Especially by the elders recount the Arara myths. Some of the young people have begun to learn them and repeat them as well. They tell the myths in the Arara language or in Portuguese. As with practically all mythic narratives, the versions that they tell vary, but not the structure of the myth. The narration of the myth of the origin of the Arara is quite long and depending on the narrator can suffer some alterations in the way they tell it.
Arara origin myth
To sum up, the main elements of the myth are the following: there is a village with several children, and near the cultivated land there is a Sumaúma tree in which lives a hawk. Almost every day this hawk goes out to hunt and bring food for its chick. When the hunting gets scarce he begins to catch the indian children. He eats all of them except for one.
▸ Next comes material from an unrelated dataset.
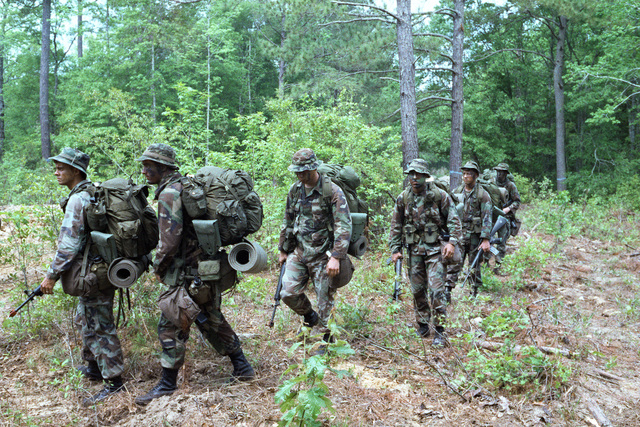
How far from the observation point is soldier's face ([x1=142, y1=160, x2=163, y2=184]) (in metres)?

Then a man from the village decides to kill the hawk before he finishes off the indians. After a lot of difficulty he manages to kill the bird. Building a ladder to reach the nest, and he puts the feathers inside a basket. One night this basket begins to make a noise, which the caboclo thinks is cockroaches eating the feathers.
The next day he opens the basket, and there are no cockroaches, only feathers. After several nights hearing the noise, and checking the basket in the morning without finding what can be making the noise, one day when the noise is repeated all the Pano tribes emerge from the basket singing with happiness, each of them saying their name: Shawãdawa, Yawanawa, Kaxinawa, Xaranawa, Duwanawa, Puyanawa and others. It is interesting to note that in Arara cosmology they, like the other Pano groups, should have originated from the feathers of the same hawk. From which it is also possible to infer a socio-cultural and linguistic proximity.